Après avoir donné cette illustration figurée de sa pensée, M. Weller ouvrit son portefeuille, et en tira une feuille de papier à lettre, passablement malpropre, et sur laquelle étaient inscrits divers caractères, amoncelés dans une remarquable confusion.

« Voilà ici le document, Sammy ; je l’ai trouvé dans la petite théière noire, sur la planche de l’armoire du comptoir. C’est là qu’elle mettait ses bank-notes avant d’être mariée, Sammy ; j’y en ai vu prendre bien des fois. Pauvre créature ! elle aurait pu remplir de testaments toutes les théières de la maison, sans se gêner beaucoup, car elle ne prenait guère de cette boisson-là dans les derniers temps, excepté dans les soirées de tempérance, ous-ce qu’elle mettait une fondation de thé pour poser les esprits par-dessus.

— Qu’est-ce qu’il dit ? demanda Sam.

— Juste ce que je t’ai raconté, mon garçon : deux cents livres sterling dans les fontes, à mon beau-fils Samivel, et tout le reste de mes propriétés de toute sorte à mon mari, M. Tony Veller, que je nomme mon seul équateur.

— Est-ce tout ?

— C’est tout. Et comme c’est clair et satisfaisant pour vous et pour moi, qui sont les seules parties intéressées, je suppose que nous pourrons aussi bien mettre ce morceau de papier ici dans le feu.
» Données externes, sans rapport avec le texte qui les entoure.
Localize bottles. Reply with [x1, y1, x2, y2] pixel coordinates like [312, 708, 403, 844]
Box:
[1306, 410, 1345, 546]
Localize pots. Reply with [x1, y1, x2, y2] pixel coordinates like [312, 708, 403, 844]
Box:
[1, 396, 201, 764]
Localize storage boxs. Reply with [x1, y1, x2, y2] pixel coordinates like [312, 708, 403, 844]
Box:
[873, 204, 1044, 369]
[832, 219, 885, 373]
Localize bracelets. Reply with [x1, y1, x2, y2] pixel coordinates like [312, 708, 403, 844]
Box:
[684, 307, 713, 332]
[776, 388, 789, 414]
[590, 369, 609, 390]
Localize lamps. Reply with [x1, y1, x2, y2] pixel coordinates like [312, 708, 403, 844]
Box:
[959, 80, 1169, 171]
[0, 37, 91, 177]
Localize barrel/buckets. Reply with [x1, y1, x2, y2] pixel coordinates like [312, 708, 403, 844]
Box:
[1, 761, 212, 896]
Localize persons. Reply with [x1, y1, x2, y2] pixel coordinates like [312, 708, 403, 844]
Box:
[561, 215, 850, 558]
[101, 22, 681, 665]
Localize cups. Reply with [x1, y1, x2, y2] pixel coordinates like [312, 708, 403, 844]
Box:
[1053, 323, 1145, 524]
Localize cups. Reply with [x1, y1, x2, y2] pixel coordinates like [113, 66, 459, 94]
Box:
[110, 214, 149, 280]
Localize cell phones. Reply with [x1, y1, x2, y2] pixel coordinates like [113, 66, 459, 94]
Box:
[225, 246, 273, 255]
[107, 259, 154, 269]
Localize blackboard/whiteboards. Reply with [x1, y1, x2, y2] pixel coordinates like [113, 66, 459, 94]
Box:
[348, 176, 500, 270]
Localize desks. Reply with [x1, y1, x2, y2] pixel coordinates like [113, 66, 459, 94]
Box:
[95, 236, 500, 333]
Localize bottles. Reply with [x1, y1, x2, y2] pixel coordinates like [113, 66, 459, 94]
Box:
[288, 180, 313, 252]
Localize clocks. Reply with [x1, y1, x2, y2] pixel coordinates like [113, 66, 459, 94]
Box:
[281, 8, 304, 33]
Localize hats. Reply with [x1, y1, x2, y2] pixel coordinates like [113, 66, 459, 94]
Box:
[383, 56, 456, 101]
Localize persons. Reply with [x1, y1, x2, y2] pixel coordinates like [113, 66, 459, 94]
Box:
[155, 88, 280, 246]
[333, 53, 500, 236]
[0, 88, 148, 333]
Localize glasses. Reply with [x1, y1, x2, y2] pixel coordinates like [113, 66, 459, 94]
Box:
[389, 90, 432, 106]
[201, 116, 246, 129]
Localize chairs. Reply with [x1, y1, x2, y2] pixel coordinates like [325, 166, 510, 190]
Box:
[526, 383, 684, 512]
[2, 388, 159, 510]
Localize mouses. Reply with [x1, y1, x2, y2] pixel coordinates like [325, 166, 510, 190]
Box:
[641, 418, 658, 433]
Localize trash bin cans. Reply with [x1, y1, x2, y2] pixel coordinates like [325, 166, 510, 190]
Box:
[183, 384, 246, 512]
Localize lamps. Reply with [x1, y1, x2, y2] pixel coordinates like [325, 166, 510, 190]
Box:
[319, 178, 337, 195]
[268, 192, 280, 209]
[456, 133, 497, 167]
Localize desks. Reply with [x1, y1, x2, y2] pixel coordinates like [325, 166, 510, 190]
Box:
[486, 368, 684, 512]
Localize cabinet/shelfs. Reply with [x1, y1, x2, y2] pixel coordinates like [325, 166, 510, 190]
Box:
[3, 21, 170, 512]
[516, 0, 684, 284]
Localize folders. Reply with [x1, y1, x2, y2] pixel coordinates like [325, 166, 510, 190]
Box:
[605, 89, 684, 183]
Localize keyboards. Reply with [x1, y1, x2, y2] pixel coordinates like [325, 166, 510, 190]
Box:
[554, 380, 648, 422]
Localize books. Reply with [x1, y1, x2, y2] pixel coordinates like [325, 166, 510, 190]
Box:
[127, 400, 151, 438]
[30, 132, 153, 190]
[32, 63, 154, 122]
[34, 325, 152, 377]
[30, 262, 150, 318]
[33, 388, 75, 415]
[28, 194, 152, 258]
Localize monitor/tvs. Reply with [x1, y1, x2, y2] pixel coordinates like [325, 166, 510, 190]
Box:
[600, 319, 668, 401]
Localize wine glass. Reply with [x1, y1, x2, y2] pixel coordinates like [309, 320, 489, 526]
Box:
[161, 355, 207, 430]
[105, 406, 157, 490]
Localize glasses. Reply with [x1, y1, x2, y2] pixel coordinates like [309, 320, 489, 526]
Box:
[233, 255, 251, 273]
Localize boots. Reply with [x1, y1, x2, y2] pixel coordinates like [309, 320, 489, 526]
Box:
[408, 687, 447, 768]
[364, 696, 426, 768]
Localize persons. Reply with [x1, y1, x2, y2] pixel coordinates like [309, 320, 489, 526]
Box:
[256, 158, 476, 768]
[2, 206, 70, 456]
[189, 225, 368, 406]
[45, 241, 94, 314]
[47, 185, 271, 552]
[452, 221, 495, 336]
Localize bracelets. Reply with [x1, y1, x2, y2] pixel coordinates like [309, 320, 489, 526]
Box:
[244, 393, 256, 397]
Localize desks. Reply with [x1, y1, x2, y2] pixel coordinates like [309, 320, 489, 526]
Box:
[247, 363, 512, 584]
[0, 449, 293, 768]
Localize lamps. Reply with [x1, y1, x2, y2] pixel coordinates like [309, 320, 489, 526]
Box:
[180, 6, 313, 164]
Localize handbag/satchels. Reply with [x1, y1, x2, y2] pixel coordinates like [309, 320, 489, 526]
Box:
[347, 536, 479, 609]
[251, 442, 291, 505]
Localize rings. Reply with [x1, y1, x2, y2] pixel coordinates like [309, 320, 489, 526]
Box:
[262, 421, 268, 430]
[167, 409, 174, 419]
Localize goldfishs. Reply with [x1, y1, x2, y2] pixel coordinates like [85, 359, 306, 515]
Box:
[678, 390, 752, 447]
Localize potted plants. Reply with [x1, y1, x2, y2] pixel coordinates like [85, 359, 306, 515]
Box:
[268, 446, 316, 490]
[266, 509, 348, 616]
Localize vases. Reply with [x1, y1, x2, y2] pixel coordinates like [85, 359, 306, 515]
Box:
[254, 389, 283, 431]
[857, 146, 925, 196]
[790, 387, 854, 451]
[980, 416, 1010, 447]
— Qu’est-ce que vous allez faire, lunatique ? s’écria Sam en saisissant le testament, tandis que son père attisait innocemment le feu avant de l’y jeter. Vous êtes un joli exécuteur, véritablement.

— Pourquoi pas ? demanda M. Weller en se retournant d’un air sévère, avec le fourgon dans sa main.

— Pourquoi pas ! Parce qu’il faut qu’il soit égalisé, et falziflé, et juré, et toutes sortes de manières de formalités.